→ **ENTRIES**:
** START **

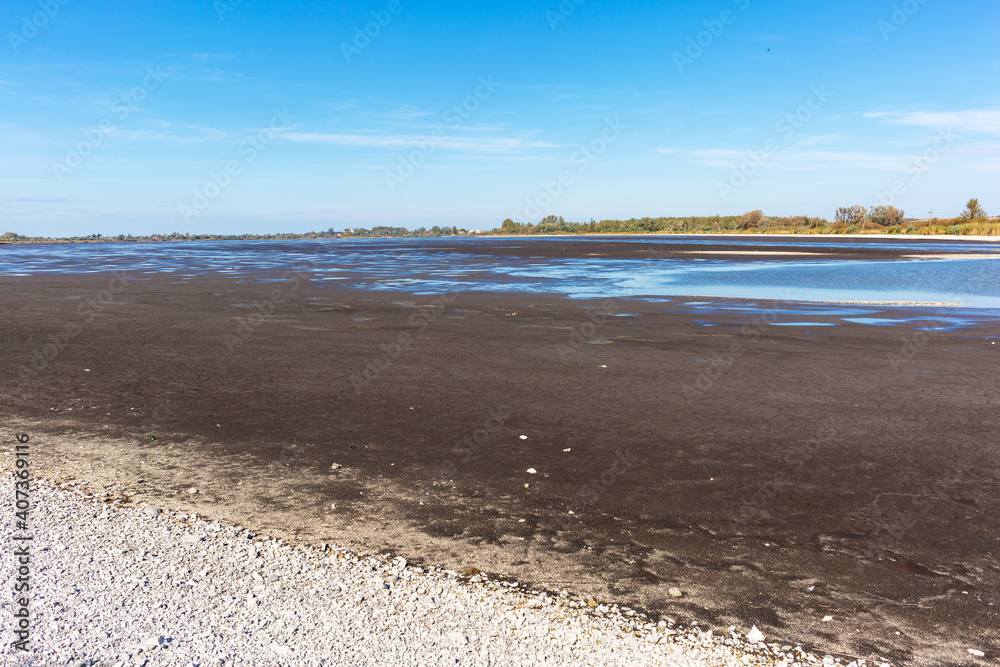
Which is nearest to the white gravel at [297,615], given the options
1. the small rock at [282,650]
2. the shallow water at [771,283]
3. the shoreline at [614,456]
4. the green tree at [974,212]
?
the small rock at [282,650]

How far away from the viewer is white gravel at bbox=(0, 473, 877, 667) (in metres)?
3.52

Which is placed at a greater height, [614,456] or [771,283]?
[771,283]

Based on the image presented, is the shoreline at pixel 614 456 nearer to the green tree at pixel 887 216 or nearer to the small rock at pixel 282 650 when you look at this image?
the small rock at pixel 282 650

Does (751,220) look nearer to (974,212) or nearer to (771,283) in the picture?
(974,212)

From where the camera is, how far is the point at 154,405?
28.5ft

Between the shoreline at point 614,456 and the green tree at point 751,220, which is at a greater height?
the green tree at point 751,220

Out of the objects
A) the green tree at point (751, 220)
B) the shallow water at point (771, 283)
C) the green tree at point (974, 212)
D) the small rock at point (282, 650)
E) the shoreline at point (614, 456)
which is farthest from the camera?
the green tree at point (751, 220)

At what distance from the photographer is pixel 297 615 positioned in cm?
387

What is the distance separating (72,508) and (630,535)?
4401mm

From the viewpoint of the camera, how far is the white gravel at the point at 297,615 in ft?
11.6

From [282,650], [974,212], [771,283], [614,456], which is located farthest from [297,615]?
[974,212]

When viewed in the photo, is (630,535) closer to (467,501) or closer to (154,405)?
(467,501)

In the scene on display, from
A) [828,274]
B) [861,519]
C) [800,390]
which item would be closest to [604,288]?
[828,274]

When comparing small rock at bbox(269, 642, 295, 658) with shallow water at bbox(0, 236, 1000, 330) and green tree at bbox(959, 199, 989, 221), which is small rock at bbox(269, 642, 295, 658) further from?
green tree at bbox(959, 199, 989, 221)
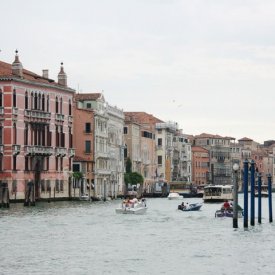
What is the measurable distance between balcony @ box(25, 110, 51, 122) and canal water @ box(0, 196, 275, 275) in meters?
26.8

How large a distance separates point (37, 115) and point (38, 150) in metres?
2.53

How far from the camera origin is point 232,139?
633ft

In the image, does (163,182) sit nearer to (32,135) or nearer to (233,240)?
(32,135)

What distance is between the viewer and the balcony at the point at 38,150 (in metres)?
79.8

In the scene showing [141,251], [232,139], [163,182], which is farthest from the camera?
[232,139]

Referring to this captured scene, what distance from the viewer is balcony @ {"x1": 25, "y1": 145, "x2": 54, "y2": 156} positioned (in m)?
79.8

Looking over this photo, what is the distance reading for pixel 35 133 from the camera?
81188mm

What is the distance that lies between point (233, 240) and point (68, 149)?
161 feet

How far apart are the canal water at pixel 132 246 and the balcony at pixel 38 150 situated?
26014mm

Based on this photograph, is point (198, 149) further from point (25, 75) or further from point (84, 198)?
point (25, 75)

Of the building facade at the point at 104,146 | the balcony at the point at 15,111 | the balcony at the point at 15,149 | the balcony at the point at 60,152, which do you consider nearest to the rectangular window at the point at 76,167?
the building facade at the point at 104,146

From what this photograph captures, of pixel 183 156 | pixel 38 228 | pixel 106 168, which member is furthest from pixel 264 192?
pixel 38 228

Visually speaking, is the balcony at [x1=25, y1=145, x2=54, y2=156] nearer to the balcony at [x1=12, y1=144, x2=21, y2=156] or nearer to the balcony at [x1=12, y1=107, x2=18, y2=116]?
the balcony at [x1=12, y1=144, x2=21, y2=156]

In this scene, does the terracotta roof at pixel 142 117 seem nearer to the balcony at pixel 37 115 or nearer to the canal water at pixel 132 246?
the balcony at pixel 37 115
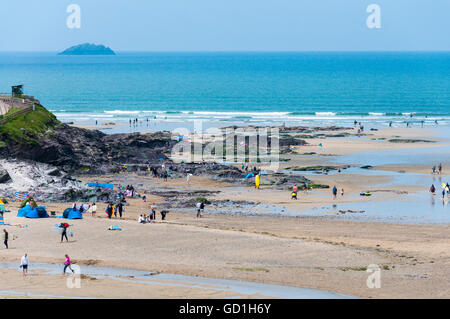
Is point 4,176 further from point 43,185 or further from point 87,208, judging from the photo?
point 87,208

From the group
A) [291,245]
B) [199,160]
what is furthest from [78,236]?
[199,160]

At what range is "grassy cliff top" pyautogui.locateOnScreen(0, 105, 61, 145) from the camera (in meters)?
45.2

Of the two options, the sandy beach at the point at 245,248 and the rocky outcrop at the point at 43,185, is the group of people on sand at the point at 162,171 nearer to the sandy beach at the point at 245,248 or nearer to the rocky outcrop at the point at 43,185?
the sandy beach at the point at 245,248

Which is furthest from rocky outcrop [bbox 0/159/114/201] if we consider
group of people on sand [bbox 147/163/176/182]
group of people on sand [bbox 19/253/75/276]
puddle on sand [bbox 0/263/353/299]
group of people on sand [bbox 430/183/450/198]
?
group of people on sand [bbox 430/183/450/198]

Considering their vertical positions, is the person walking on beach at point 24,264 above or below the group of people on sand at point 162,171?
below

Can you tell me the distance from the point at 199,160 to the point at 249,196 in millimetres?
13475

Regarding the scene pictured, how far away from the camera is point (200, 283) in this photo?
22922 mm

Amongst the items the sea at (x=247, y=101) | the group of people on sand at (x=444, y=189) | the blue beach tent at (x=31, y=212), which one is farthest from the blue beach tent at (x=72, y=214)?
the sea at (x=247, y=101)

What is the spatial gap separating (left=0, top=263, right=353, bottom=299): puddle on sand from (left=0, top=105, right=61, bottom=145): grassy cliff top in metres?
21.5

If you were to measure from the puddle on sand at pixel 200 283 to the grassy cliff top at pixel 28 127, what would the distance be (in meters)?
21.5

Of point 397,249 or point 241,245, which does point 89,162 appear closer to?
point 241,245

** END **

→ **TASK**:
Leave the pictures out and reproduce all of the records exactly.

→ **REPLY TO THE TASK**:
Which is nearest to the white gravel at [297,615], given the options
1. the small rock at [282,650]
2. the shallow water at [771,283]
3. the shoreline at [614,456]
4. the green tree at [974,212]
?
the small rock at [282,650]

How far away from the viewer is white gravel at bbox=(0, 473, 877, 667) (in metres)?
3.52

Which is placed at a greater height, [614,456] or [771,283]?
[771,283]

Based on the image presented, is the shoreline at pixel 614 456 nearer to the green tree at pixel 887 216 or nearer to the small rock at pixel 282 650 when you look at this image?
the small rock at pixel 282 650

Does (751,220) look nearer to (974,212) or nearer to (771,283) in the picture?
(974,212)

From where the camera is, how far is the point at 154,405?
28.5ft

Between the shoreline at point 614,456 and the green tree at point 751,220, which is at a greater height?
the green tree at point 751,220

Out of the objects
A) the green tree at point (751, 220)
B) the shallow water at point (771, 283)
C) the green tree at point (974, 212)
D) the small rock at point (282, 650)
E) the shoreline at point (614, 456)
which is farthest from the camera?
the green tree at point (751, 220)

At what distance from the photographer is pixel 297 615 positioned in cm?
387

What is the distance separating (72,508) and (630,535)?
4401mm

From the viewpoint of the camera, how far is the white gravel at the point at 297,615 in ft?
11.6

From [282,650], [974,212], [771,283], [614,456], which is located farthest from [297,615]?
[974,212]

When viewed in the photo, is (630,535) closer to (467,501) or closer to (154,405)?
(467,501)

In the scene on display, from
A) [828,274]
B) [861,519]
C) [800,390]
which item would be closest to [604,288]?
[828,274]

When comparing small rock at bbox(269, 642, 295, 658) with shallow water at bbox(0, 236, 1000, 330) and green tree at bbox(959, 199, 989, 221), which is small rock at bbox(269, 642, 295, 658) further from?
green tree at bbox(959, 199, 989, 221)
What is the measurable distance between balcony @ box(25, 110, 51, 122) and canal water @ box(0, 196, 275, 275) in meters?
26.8

How large a distance separates point (37, 115) and point (38, 150) in metres?
2.53

How far from the camera origin is point 232,139?
633ft

In the image, does (163,182) sit nearer to (32,135) or nearer to (233,240)?
(32,135)

What distance is between the viewer and the balcony at the point at 38,150 (in metres)?
79.8

In the scene showing [141,251], [232,139], [163,182], which is farthest from the camera?
[232,139]

Referring to this captured scene, what distance from the viewer is balcony @ {"x1": 25, "y1": 145, "x2": 54, "y2": 156} positioned (in m)?
79.8

Looking over this photo, what is the distance reading for pixel 35 133 from the camera?
81188mm

What is the distance that lies between point (233, 240) and point (68, 149)?
161 feet

How far apart are the canal water at pixel 132 246 and the balcony at pixel 38 150 situated?
26014mm

Based on this photograph, is point (198, 149) further from point (25, 75) or further from point (84, 198)?
point (25, 75)

Of the building facade at the point at 104,146 | the balcony at the point at 15,111 | the balcony at the point at 15,149 | the balcony at the point at 60,152, which do you consider nearest to the rectangular window at the point at 76,167?
the building facade at the point at 104,146

From what this photograph captures, of pixel 183 156 | pixel 38 228 | pixel 106 168, which member is furthest from pixel 264 192?
pixel 38 228

Visually speaking, is the balcony at [x1=25, y1=145, x2=54, y2=156] nearer to the balcony at [x1=12, y1=144, x2=21, y2=156] or nearer to the balcony at [x1=12, y1=107, x2=18, y2=116]?
the balcony at [x1=12, y1=144, x2=21, y2=156]

In this scene, does the terracotta roof at pixel 142 117 seem nearer to the balcony at pixel 37 115 or nearer to the canal water at pixel 132 246?
the balcony at pixel 37 115
Is point 4,176 further from point 43,185 or further from point 87,208, judging from the photo?
point 87,208

From the group
A) [291,245]
B) [199,160]
what is furthest from [78,236]?
[199,160]

At what range is "grassy cliff top" pyautogui.locateOnScreen(0, 105, 61, 145) from the camera (in meters)?
45.2

Of the two options, the sandy beach at the point at 245,248 and the rocky outcrop at the point at 43,185, is the group of people on sand at the point at 162,171 nearer to the sandy beach at the point at 245,248 or nearer to the rocky outcrop at the point at 43,185?
the sandy beach at the point at 245,248

Which is furthest from rocky outcrop [bbox 0/159/114/201] if we consider
group of people on sand [bbox 147/163/176/182]
group of people on sand [bbox 19/253/75/276]
puddle on sand [bbox 0/263/353/299]
group of people on sand [bbox 430/183/450/198]
?
group of people on sand [bbox 430/183/450/198]

Considering their vertical positions, is the person walking on beach at point 24,264 above or below the group of people on sand at point 162,171?
below

Can you tell me the distance from the point at 199,160 to the point at 249,196 in millimetres?
13475

Regarding the scene pictured, how far away from the camera is point (200, 283) in this photo?
22922 mm

Amongst the items the sea at (x=247, y=101) | the group of people on sand at (x=444, y=189) | the blue beach tent at (x=31, y=212), which one is farthest from the blue beach tent at (x=72, y=214)?
the sea at (x=247, y=101)

What is the spatial gap separating (left=0, top=263, right=353, bottom=299): puddle on sand from (left=0, top=105, right=61, bottom=145): grassy cliff top in metres?
21.5

If you were to measure from the puddle on sand at pixel 200 283 to the grassy cliff top at pixel 28 127, what would the distance be (in meters)?
21.5

Of point 397,249 or point 241,245, which does point 89,162 appear closer to?
point 241,245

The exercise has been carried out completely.